MANILA, Philippines - Chief Justice Renato Corona’s refusal to summon bank managers to testify in his impeachment trial is very telling since there will be no one to support his claims on his dollar accounts, a member of the House prosecution panel said Monday.
Bayan Muna party-list Rep. Neri Colmenares said Corona’s refusal to summon bank managers to his trial will mean that his defense will rely only on his testimony and possible other evidence to explain his dollar accounts.
“If they had summoned the banks, the question would be simple: did Ombudsman [Conchita Carpio Morales] give correct information? If the banks say Corona has no accounts, then the Ombudsman’s testimony will be put under question. The problem is Corona did not summon the banks. We are surprised by that. Anything he says will be just his word,” Colmenares told ABS-CBN’s “Umagang Kay Ganda.”
“He will not have documents and he will not have the banks to back up his claims. It will be his word against the official records of the Ombudsman. Mahirap mapaniwala,” he added.
The Ombudsman earlier revealed that Corona had 82 accounts containing at least $10 million in “transactional balances” from 2003 to 2011. She said the information came from the Anti-Money Laundering Council based on reports from at least 5 local banks.
Corona lawyer Karen Jimeno said the defense team decided against calling both the branch managers and AMLC personnel to the impeachment trial since they would be accused of delaying the trial.
She said the senator-judges are eagerly awaiting Corona’s testimony.
“We did consider the bank managers and those who prepared the AMLC report.

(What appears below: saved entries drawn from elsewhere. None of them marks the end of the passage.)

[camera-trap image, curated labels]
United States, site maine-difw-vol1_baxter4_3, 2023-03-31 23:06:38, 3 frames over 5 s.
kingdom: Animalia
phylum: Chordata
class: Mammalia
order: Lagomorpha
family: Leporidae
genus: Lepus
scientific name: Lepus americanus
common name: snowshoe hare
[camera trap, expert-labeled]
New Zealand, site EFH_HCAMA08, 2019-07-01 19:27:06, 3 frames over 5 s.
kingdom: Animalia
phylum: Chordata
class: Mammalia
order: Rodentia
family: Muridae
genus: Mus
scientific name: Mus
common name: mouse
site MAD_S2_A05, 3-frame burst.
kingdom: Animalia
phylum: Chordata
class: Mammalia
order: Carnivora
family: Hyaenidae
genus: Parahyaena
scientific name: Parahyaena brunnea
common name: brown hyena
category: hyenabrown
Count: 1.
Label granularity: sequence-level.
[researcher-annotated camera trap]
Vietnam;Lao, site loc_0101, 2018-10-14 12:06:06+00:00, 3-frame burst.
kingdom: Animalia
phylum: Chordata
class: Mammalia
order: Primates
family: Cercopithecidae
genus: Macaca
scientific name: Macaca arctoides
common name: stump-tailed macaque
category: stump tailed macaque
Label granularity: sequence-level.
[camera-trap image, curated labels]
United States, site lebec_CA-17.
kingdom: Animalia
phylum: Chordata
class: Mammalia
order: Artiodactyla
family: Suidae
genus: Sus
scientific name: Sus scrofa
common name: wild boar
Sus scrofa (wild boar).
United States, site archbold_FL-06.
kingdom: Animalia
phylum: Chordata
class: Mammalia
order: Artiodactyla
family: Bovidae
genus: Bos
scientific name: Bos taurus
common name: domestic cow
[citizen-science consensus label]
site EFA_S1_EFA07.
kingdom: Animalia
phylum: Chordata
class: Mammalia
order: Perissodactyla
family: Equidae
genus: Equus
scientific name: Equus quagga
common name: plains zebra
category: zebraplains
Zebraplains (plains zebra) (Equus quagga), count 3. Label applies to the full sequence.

In this case, parang inip na inip na ang senator-judges na si CJ na lamang ang gusto nilang marinig. Naisip namin kapag nagpatawag pa kami ng bagong testigo, tatawagin na namang delaying tactics ng defense. So we decided to just put the Chief Justice on the stand and then decide if we need additional witnesses,” she said.
“Ideally, he really is the last witness. We believe he can answer all the issues including the AMLC report without calling the banks,” she added.
Jimeno refused to say what type of evidence Corona will present in the trial to prove his innocence.
She said, however, that the defense team is convinced that the Chief Justice does not have 82 accounts.
‘Corona cannot keep silent’
In the interview, Colmenares said the Ombudsman’s testimony was a “bonus” since the prosecution had already established that the Chief Justice had been less than truthful in his statement of assets, liabilities and net worth (SALNs).
He said the prosecution has shown proof that Corona did not declare a P31 million peso account in Philippine Savings Bank as well as several multimillion-peso real estate properties in his SALNs.
He noted that even Senate President and Presiding Officer Juan Ponce Enrile had already pointed out that Corona cannot say he need not declare his condominium units just because he has issues with the developer.
“The condominiums that he owns, which he did not declare, are strong. Just because he had a problem with the doorknob, the roof or the color of the unit does not mean you won’t declare it. Otherwise, all public officials in the country can just explain their unexplained wealth by saying he has a problem with the developer,” he said.
Political analyst Clarita Carlos, meanwhile, said the only hope for Corona to convince the public and the senator-judges of his innocence is to come clean and not hide behind his right against self-incrimination.
“He cannot hide by keeping silent. Sa ordinary public, if you say that, you will be judged. We are not stupid people also. Invoking the right (against self-incrimination) is ill-advised. He will earn points. We are a very forgiving public. Kung manghihingi siya ng dispensa and admit that he made errors in judgment and maybe I suspect, he might resign. Unahan na niya yung vote. Yun ang damdam ko,” she said.
Carlos said resignation would be the honorable thing to do under the circumstances unless Corona decides to wait for the final vote. She also noted that the Senate verdict will have an impact on senators running for re-election in 2013.
Jimeno, meanwhile, said resignation is a personal decision that has not been raised by the Chief Justice.
“Hindi siya nababanggit. It’s a personal decision and he has not told anything to that effect, that he will do that. Sa palagay ko, in all of the hardship he has faced, he would have considered it already,” she said.
She added: “If he invokes his right against self incrimination, it is something that we don’t want to preempt. We hope that he will balance the exercise of his rights with the things he has said, that he will answer all the issues.”